His ears reddened instantly.
She tilted her head upward to kiss his neck. He moaned, a faint and guttural sound that made her own breath catch in her throat. So she mimicked it, running her soapy hands over his back as she did so. He lifted her off her feet and kissed her once more.
Then he set her down and began to wash her, as gently and carefully as his large hands could manage. He had a look of intense concentration on his face. She did not blame him for it: it took extraordinary effort to set the world back in motion.
They slept that night in Ron’s old four-poster. Ginny had magically widened the sofa in the common room, and was sleeping there with an arm wrapped protectively around Harry. Everyone else had gone home, to St. Mungo’s, or to the Great Hall, so they had the room to themselves.

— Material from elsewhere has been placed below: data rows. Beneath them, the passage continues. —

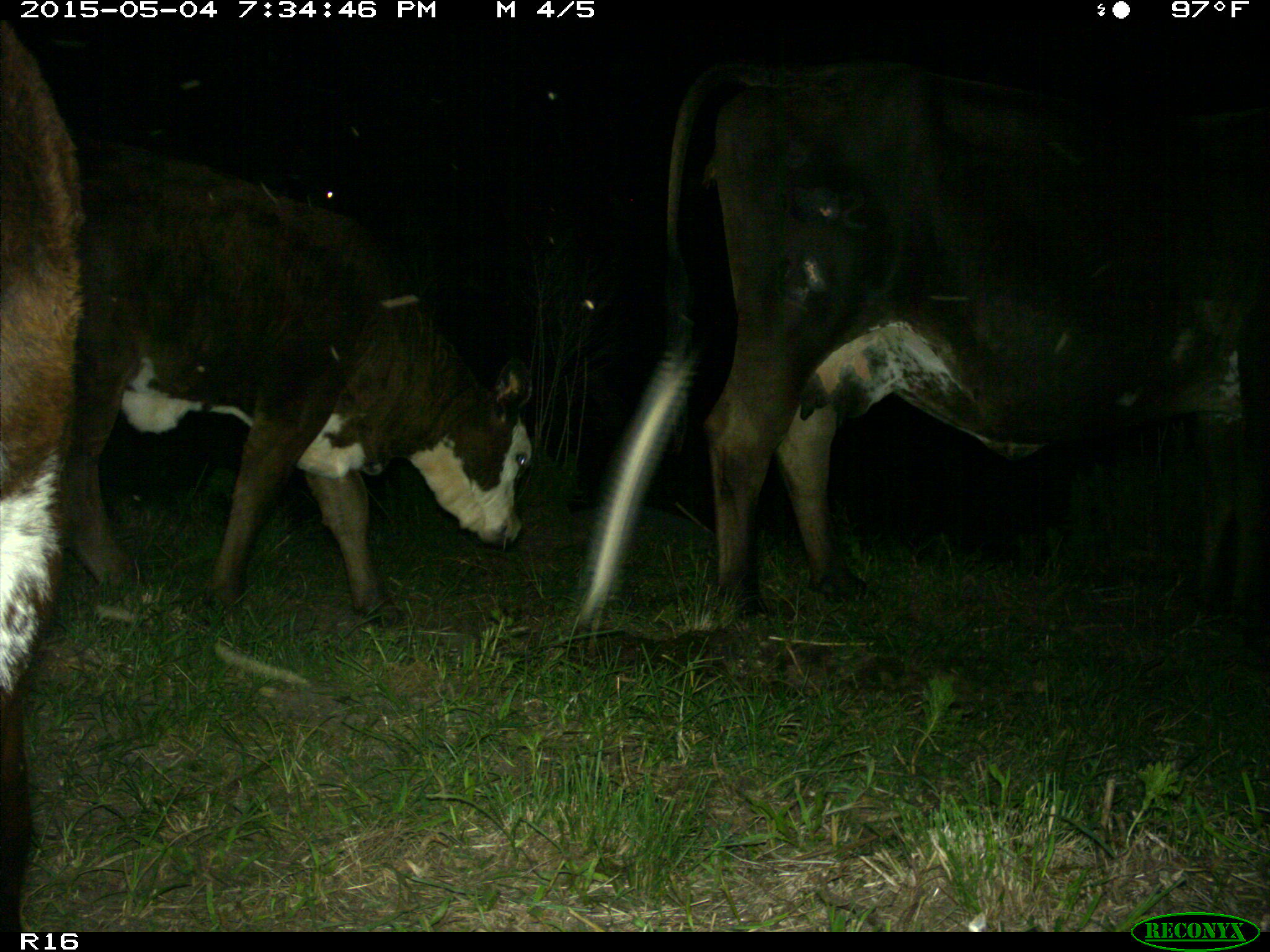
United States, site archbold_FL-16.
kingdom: Animalia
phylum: Chordata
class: Mammalia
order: Artiodactyla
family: Bovidae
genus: Bos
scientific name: Bos taurus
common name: domestic cow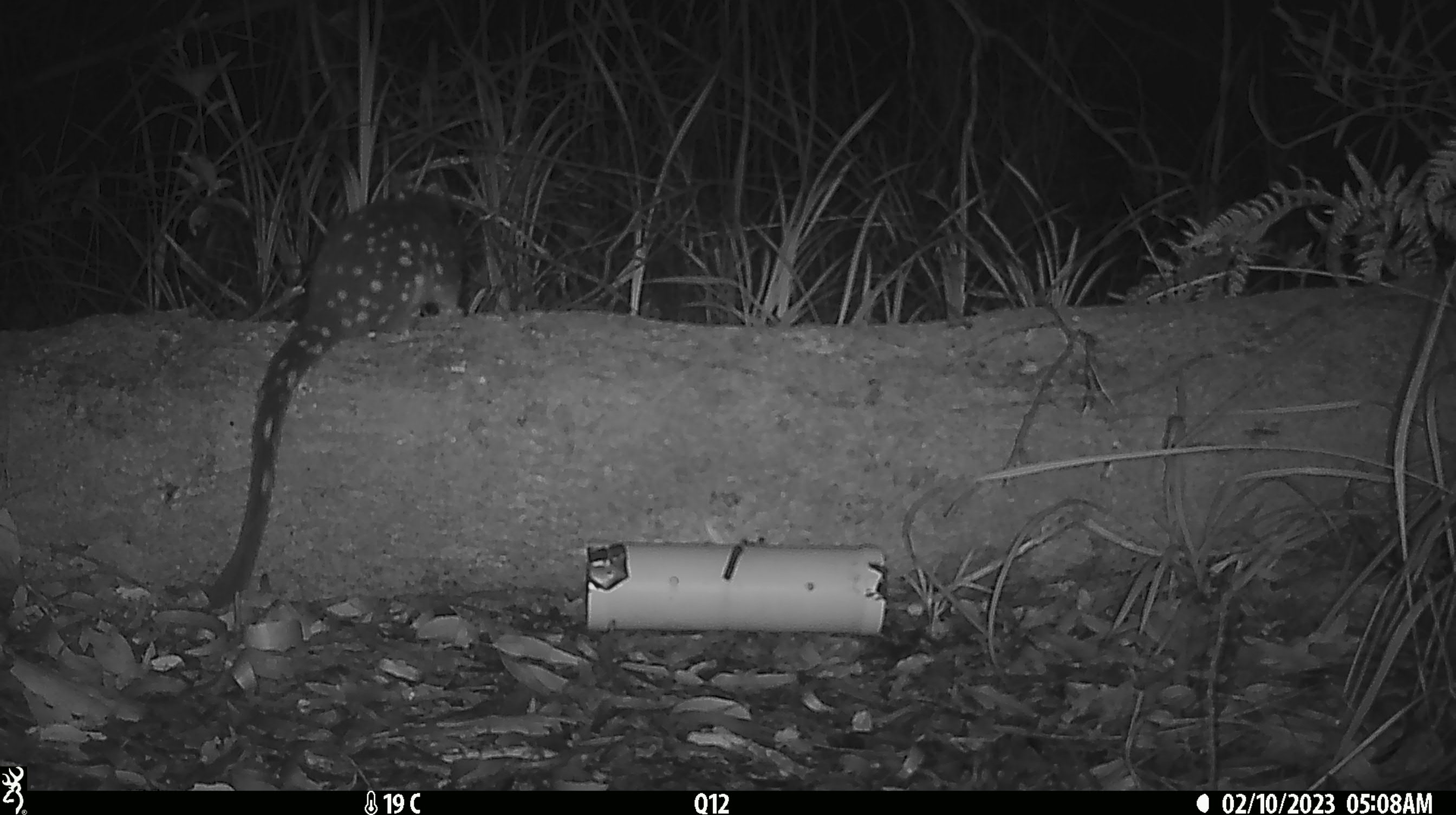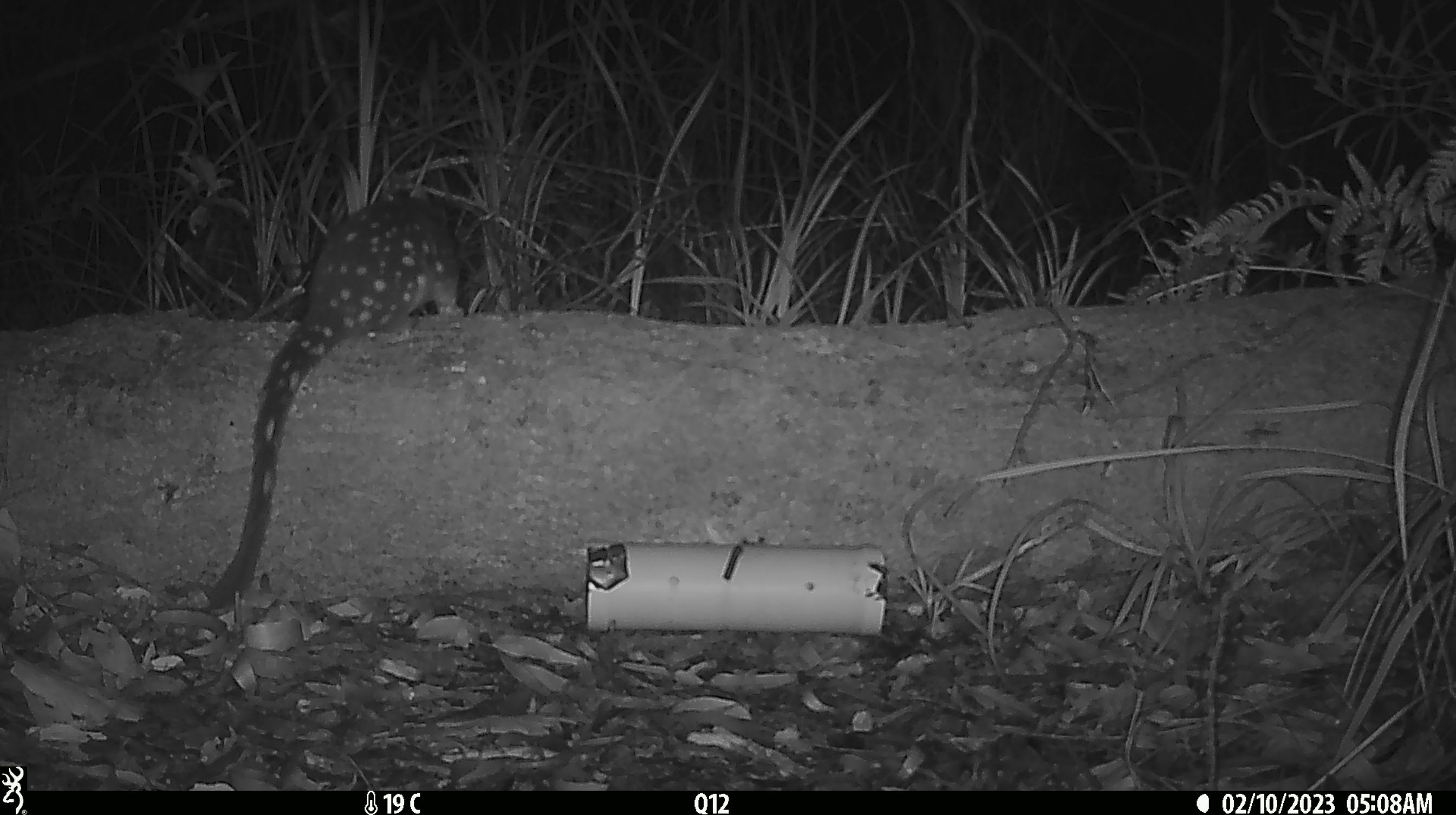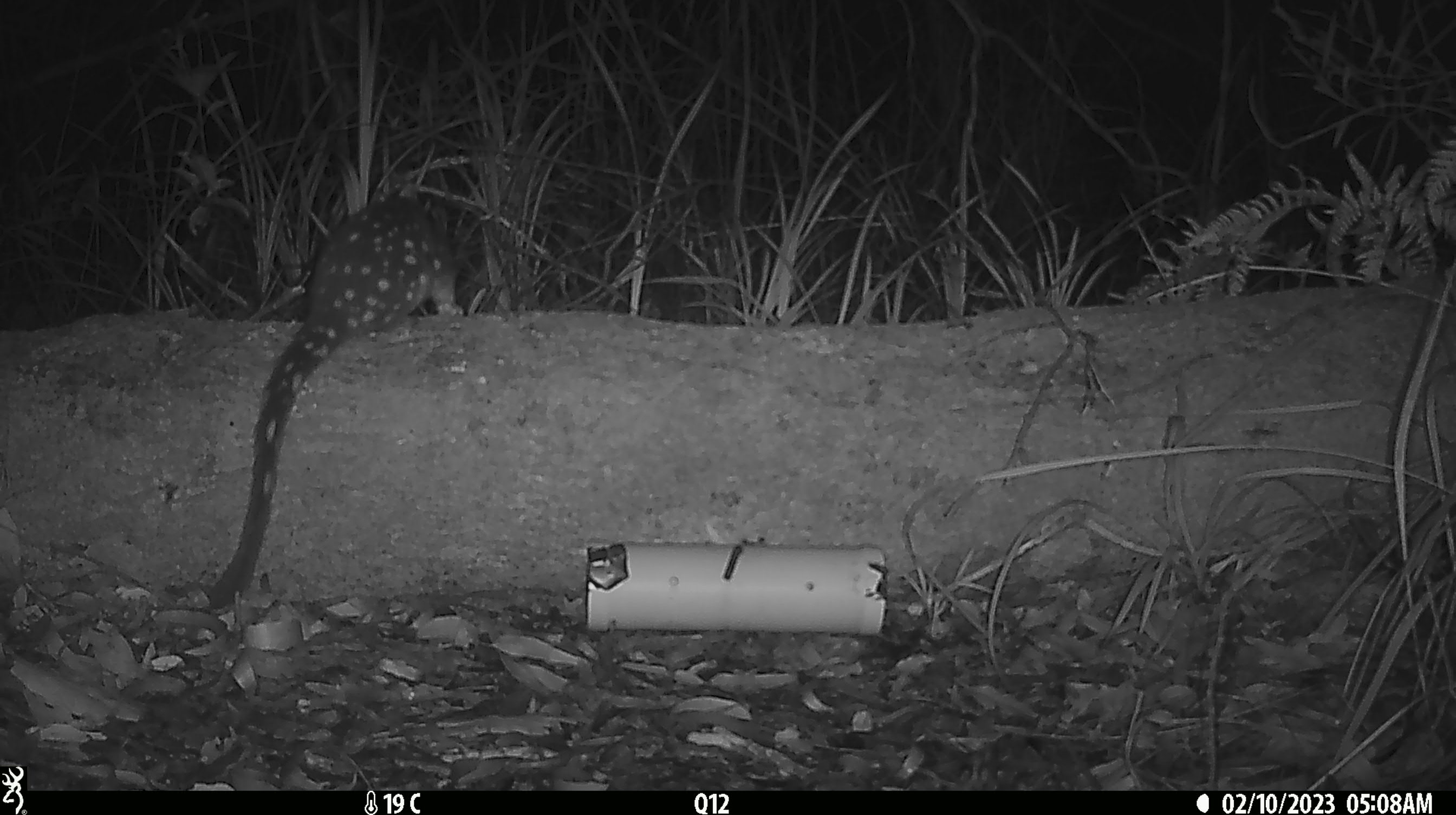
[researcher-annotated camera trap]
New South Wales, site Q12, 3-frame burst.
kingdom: Animalia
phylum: Chordata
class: Mammalia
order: Dasyuromorphia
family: Dasyuridae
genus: Dasyurus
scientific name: Dasyurus maculatus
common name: spotted-tailed quoll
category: quoll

Before they left the Prefects’ Bathroom, they had dried their clothes with their wands. But with the bed curtains drawn, they seemed superfluous, so Hermione folded them neatly and slipped them under the bed for tomorrow. After that, their exhaustion got the better of them.
When they woke the next day, they were kissing before they opened their eyes, both having been struck anew by the miraculous fact that they were alive. They were real, breathing, finite beings who radiated heat and currently smelled of soap, sleep, and each other. All of these things seemed impossible, but they were true.
In light of that, getting out of bed could wait.